Dans l'extrait ci-dessous, relevez tous les animaux dont le bruit ou le cri est mentionné.

» Extrait

◇ ◇ ◇ ◇

La densité de la narration filmique repose sur des techniques appropriées. Des vues panoramiques sur la jungle et des monts qui caressent les nuages, émerveillent le spectateur, le plongeant ensuite dans une émotion aiguë face aux froufroutements de chauves-souris, aux hululements lugubres de hiboux, aux sifflements mortifères de serpents, aux puissants rugissements de lions… De gros plans mettent en avant cette jungle congolaise où le soleil filtre difficilement, comme si celle-ci refusait toute vie diurne. Et c’est la caméra qui perce en contre-plongée ces hauteurs touffues pour capter la lueur de l’aurore, mais aussi ces moments crépusculaires, comme pour rythmer la vie en cet endroit forclos. Des crépitements de kalachnikov déchirent le voile de la nuit, annonçant l’état de veille permanent pour les deux hères, parfois en proie au delirium tremens. Ce film d’une qualité extraordinaire ramène quarante (40) ans en arrière, au titre Concrète Jungle de l’album Babylon by bus de Bob Marley (1978), qui lui valut la distinction d’Ambassadeur de la paix des Nations unies. Par de somptueux couplets, cette chanson commence par un puissant beat à l’image du souffle chaud et fort d’hommes désemparés dans le film the Mercy qui crève l’écran et le tympan. C’est la survie dans un monde qui, en réalité, est une jungle, un lieu de férocité bétonnée (concrète, béton armé) : « Aucun soleil ne fera briller mon jour aujourd’hui », « L’obscurité a couvert la luminosité et changé mon jour en nuit », « De ma vie, je n’ai jamais éprouvé de joie », « Homme, donne le meilleur de toi-même… ». En dehors de cette lecture technique, si dimension politique il y a, à mon humble avis, un autre président à la place de Paul Kagamé eût été embarrassé par ce film qui indexe les troupes rwandaises au Congo en 1998. A l’époque, Laurent Désiré Kabila (le défunt père de Joseph K.) avait vivement décrié cette incursion sauvage. Mais en politique très averti, Kagamé a dû se rendre compte que ce serait contreproductif de censurer ce film de haute qualité, s’il permet au Rwanda d’être sur la plus haute marche du podium panafricain du cinéma pour son rayonnement international.

◇ ◇ ◇ ◇

» Enregistrements tirés d'une collection
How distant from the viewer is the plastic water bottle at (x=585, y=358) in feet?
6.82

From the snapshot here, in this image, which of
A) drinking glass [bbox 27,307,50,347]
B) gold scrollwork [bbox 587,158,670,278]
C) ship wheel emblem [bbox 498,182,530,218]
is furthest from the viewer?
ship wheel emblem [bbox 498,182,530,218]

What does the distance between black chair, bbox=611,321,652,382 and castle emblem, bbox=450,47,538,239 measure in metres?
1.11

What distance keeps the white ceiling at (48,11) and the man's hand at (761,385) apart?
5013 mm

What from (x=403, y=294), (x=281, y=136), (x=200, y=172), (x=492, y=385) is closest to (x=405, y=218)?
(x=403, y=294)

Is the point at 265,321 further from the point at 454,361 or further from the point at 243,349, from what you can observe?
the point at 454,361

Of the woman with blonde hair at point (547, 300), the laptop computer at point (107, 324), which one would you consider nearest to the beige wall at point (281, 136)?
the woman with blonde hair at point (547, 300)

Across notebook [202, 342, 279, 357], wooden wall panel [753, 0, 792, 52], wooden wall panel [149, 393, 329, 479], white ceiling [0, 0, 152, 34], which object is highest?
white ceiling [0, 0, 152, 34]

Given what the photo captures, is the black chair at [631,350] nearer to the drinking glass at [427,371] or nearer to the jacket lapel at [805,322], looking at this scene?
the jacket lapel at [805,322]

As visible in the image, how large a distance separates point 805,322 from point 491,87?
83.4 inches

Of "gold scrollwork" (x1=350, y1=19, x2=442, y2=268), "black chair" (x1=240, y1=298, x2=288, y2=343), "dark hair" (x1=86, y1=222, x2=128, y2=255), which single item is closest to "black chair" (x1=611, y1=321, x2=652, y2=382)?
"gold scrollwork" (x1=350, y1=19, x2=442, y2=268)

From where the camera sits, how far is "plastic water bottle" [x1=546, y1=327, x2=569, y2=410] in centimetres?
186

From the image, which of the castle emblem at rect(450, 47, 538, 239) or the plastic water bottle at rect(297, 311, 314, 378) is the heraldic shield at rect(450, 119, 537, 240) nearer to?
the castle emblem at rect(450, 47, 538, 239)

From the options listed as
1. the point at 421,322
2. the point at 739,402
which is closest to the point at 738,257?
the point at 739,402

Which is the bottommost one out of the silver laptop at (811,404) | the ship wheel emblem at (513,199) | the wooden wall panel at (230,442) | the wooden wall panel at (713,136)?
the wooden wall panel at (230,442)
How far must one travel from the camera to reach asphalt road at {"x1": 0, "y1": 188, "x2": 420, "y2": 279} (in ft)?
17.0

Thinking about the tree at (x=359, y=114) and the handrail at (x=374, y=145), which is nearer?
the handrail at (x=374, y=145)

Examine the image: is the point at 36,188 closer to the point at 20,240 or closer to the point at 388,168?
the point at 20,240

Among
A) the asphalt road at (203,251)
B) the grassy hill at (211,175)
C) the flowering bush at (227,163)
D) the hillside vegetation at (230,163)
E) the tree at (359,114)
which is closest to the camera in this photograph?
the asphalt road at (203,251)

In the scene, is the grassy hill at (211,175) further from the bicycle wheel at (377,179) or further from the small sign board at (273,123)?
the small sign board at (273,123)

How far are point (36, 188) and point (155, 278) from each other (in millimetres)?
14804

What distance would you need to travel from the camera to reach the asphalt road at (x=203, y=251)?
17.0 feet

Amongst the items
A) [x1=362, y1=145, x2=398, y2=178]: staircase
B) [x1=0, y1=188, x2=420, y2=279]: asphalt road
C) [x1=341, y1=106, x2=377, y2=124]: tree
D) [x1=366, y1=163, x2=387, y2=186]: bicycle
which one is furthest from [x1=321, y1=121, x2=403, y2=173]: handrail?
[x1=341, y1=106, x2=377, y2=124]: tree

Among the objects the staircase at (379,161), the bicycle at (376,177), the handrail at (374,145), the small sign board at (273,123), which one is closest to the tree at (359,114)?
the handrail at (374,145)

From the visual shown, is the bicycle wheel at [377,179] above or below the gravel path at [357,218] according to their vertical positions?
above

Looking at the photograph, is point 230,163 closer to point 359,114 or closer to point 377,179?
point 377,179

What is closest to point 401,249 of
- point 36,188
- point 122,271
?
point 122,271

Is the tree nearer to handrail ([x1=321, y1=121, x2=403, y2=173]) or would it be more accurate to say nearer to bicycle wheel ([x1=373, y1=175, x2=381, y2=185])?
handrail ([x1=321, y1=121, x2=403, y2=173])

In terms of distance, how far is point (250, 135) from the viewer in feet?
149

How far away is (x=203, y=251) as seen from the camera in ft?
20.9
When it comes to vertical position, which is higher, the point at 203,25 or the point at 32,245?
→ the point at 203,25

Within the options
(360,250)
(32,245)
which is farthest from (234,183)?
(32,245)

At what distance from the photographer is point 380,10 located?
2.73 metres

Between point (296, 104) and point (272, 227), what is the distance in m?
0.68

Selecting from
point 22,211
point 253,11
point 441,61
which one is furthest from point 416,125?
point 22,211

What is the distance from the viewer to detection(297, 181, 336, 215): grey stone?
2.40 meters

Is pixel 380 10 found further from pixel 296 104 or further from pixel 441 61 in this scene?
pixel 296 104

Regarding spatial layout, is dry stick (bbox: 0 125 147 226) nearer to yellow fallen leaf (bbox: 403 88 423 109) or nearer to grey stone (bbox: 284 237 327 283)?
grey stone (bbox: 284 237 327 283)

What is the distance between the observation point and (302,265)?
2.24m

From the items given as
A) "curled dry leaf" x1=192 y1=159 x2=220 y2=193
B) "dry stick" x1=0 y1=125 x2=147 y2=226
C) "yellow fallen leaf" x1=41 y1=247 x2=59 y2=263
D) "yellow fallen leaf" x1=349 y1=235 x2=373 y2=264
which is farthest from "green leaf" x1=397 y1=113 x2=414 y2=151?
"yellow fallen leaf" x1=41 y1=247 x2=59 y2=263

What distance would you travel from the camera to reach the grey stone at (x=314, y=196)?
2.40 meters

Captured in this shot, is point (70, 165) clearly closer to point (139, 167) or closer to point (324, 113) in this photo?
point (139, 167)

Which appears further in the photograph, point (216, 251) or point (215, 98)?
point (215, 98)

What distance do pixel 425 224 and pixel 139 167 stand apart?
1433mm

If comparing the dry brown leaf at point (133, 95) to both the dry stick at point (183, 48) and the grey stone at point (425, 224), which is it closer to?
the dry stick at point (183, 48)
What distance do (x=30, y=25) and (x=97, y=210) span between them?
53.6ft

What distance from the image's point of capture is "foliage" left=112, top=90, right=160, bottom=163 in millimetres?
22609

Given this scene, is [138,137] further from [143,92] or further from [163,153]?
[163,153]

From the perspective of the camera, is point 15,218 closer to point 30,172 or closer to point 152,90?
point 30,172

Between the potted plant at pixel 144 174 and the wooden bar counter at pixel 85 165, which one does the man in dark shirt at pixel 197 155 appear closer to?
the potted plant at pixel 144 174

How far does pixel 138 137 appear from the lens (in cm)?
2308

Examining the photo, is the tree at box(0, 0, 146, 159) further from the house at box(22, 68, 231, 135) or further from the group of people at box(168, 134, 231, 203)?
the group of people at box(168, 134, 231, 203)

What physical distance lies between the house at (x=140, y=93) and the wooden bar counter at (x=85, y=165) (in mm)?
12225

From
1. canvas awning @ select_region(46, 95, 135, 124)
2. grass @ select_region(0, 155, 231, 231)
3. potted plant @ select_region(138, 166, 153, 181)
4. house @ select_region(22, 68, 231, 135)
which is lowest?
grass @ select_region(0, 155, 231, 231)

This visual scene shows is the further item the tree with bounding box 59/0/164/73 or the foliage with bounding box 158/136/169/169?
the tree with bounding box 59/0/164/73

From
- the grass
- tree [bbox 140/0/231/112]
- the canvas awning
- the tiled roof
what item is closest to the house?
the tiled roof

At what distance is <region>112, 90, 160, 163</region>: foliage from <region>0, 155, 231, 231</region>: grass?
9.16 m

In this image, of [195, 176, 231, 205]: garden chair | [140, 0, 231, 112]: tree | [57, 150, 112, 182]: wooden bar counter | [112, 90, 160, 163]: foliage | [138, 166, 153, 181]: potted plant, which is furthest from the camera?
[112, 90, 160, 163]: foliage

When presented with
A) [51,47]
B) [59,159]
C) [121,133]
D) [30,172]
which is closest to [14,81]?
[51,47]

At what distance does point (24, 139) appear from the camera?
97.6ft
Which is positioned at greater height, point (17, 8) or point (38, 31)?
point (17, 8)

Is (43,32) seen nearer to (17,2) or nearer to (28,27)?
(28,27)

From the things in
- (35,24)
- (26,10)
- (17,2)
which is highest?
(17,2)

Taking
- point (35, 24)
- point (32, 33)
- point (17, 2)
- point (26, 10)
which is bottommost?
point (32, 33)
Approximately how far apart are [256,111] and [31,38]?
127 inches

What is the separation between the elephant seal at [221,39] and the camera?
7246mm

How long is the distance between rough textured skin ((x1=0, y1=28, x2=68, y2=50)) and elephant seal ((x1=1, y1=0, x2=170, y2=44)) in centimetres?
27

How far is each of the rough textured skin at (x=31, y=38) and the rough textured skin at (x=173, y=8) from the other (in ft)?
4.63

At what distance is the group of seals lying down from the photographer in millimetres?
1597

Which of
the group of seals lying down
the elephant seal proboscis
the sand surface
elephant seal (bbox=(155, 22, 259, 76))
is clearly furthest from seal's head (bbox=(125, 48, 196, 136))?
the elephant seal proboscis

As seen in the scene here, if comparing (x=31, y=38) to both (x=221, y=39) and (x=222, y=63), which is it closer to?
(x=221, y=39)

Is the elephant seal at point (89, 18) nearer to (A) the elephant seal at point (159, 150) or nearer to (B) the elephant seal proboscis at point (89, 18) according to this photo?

◇ ◇ ◇ ◇

» Réponse rédigée
Les chauves-souris, les hiboux, les serpents et les lions.